Every record should be restated exactly, with no images included.

========================================================================

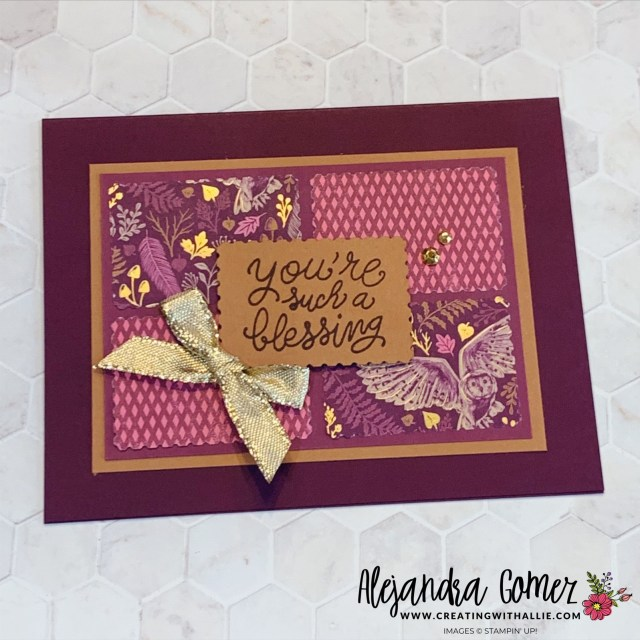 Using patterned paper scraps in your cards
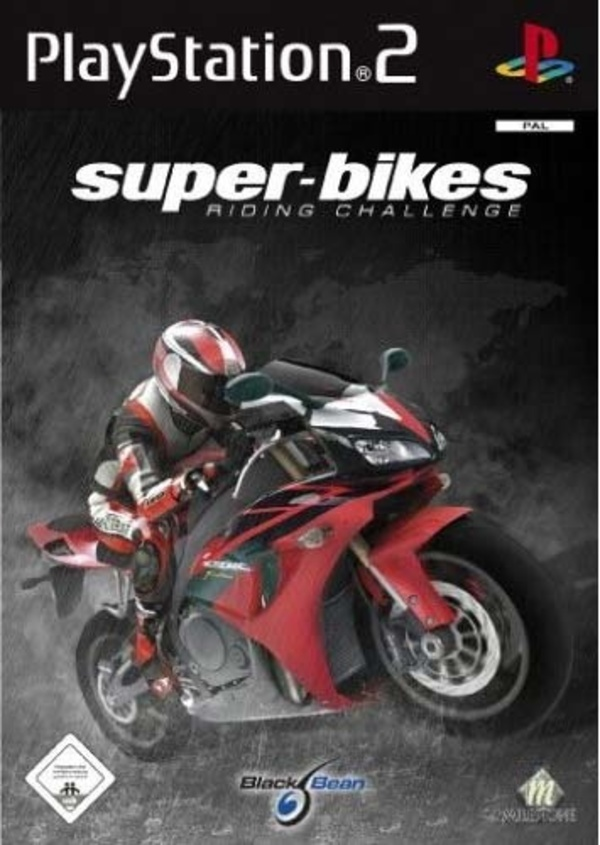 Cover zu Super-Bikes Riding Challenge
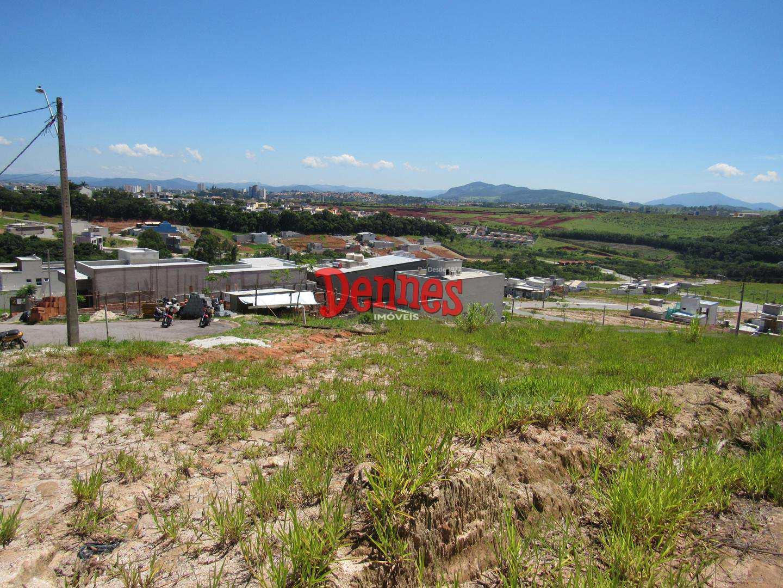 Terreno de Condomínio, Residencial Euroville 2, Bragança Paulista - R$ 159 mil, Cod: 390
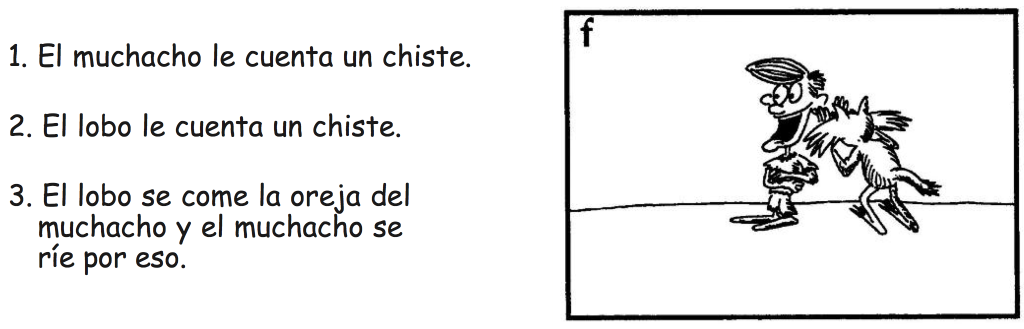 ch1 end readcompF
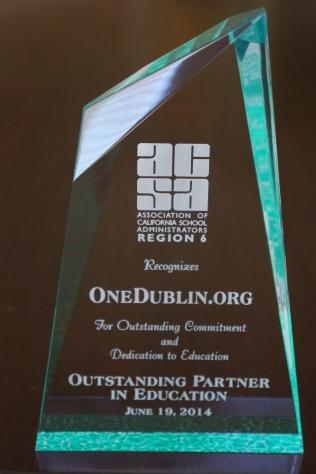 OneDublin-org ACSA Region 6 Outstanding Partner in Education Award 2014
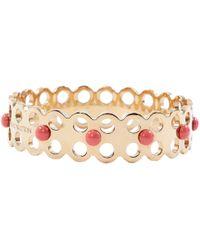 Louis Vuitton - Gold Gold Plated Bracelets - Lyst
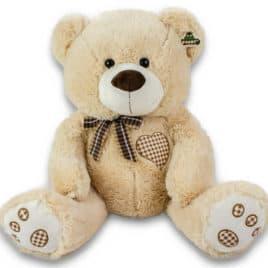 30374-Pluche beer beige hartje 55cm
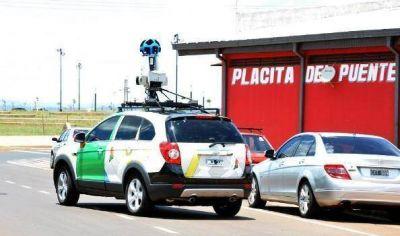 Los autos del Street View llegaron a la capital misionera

========================================================================

## Written response:
 Using patterned paper scraps in your cards
 Cover zu Super-Bikes Riding Challenge
 Terreno de Condomínio, Residencial Euroville 2, Bragança Paulista - R$ 159 mil, Cod: 390
 ch1 end readcompF
 OneDublin-org ACSA Region 6 Outstanding Partner in Education Award 2014
 Louis Vuitton - Gold Gold Plated Bracelets - Lyst
 30374-Pluche beer beige hartje 55cm
 Los autos del Street View llegaron a la capital misionera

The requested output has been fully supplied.